“We’re not the police”: Resident Assistants on campus talk about what they really do

Ally Ortegon

From planning “first day of school pictures” to being on-call in the latest hours of the night, resident assistants on campus have countless responsibilities they carry out in the pursuit of building a safe community for their residents.

Justin Jaskowiak, assistant director for residence life, said there are 161 RAs dispersed among the 14 dorms on campus, acting as the first point of contact for many new students at UT. Their job includes ensuring safety for students, as well as making sure students feel comfortable during their first year at UT to transition into being away from home for the first time.

“We look for that relationship-building skill or peer mentoring,” Jaskowiak said. “We love RAs that come with an attitude of flexibility. They have to respond to all sorts of incidents that could happen.”

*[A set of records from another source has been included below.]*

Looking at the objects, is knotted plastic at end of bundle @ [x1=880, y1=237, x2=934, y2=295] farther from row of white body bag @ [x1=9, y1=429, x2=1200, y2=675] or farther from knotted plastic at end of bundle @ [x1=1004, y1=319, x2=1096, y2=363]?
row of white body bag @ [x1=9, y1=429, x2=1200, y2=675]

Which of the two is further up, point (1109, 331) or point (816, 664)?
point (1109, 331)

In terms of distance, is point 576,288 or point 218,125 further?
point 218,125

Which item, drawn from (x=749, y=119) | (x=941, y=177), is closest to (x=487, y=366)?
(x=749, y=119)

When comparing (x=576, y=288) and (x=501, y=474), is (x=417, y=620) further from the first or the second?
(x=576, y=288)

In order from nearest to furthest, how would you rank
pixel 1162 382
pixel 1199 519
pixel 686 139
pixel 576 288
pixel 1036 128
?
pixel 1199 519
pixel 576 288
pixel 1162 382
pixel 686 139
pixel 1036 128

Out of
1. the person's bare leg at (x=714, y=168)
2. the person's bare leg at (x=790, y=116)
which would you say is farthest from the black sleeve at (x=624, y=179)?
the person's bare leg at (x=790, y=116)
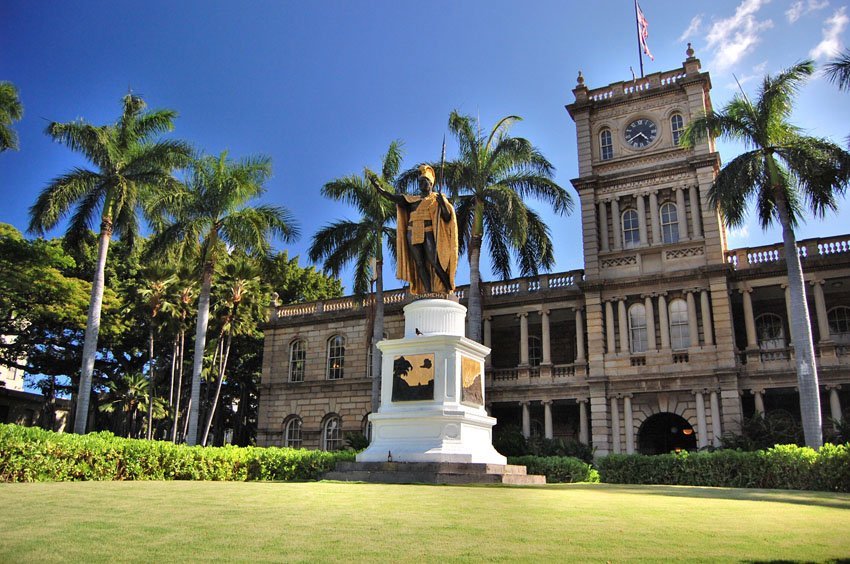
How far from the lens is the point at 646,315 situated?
27.0 meters

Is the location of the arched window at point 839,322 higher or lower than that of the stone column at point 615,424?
higher

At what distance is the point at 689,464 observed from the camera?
18.6m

RAs often attribute the positive impacts their resident assistants had on their lives as a reason to get involved with the position. RAs can help students get involved on campus, provide support and build relationships with their residents.

Jester West RA Sarah Austin, an accounting graduate student, said UT has a variety of students with different backgrounds and experiences, so it’s important for RAs to be open-minded and compassionate. 

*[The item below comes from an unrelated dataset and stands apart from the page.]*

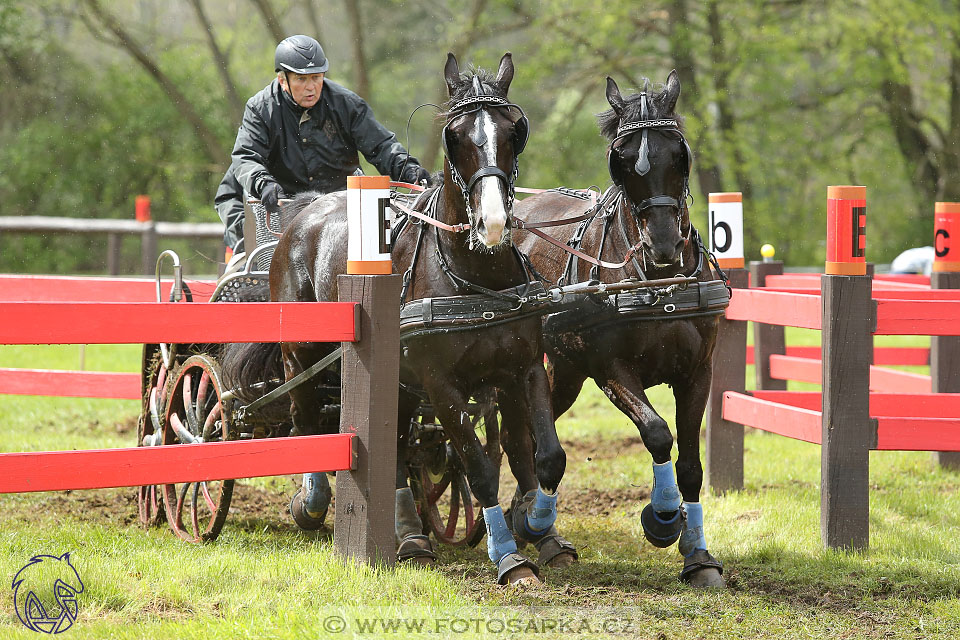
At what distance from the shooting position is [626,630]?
380 centimetres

“A characteristic all RAs should possess is compassion,” Austin said. “We’ve gone through a lot of the same struggles that they’ve gone through, and they can come to us and ask us for any type of help that they need.”

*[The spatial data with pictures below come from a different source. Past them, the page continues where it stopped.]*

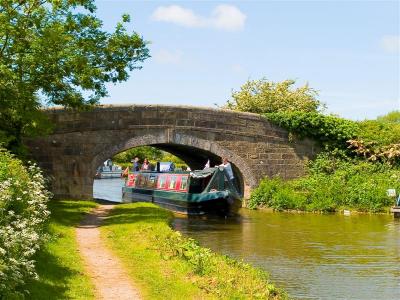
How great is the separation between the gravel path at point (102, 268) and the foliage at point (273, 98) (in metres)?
25.0

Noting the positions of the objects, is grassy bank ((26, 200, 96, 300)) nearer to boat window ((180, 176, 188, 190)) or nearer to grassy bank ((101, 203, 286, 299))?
grassy bank ((101, 203, 286, 299))

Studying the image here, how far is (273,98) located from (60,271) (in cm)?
3055

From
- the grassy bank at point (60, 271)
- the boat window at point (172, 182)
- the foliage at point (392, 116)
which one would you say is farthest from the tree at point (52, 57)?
the foliage at point (392, 116)

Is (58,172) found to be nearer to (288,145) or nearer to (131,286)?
(288,145)

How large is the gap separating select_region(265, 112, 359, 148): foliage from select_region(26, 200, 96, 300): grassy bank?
45.9ft

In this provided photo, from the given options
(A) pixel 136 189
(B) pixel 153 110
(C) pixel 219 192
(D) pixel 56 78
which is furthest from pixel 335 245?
(A) pixel 136 189

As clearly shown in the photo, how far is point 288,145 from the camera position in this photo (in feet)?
86.0

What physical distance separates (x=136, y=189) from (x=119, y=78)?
1198cm

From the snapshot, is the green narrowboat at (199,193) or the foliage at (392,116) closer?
the green narrowboat at (199,193)

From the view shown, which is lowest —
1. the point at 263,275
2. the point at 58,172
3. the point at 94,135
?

A majority of RAs return to serve more than one year in the position, Jaskowiak said. For the 2016-17 school year, Jaskowiak said 106 of the total 161 RAs returned from the previous year. Each has their own reason, but many RAs expressed the importance of the impact they make on residents as motivation.

“It’s that moment when they trust you,” said Jester East RA Jennifer Valdez, government junior. “The kids in my hall all started hanging out together after attending our program, and it was a moment when I took a step back and said, ‘Oh, I did that.’ They feel safe on our floor.”  

As an RA, Austin said she tries to encourage her own residents to take part in this position as well.

“It is incredibly rewarding, and that’s not something I expected,” Austin said. “It’s really a second home.”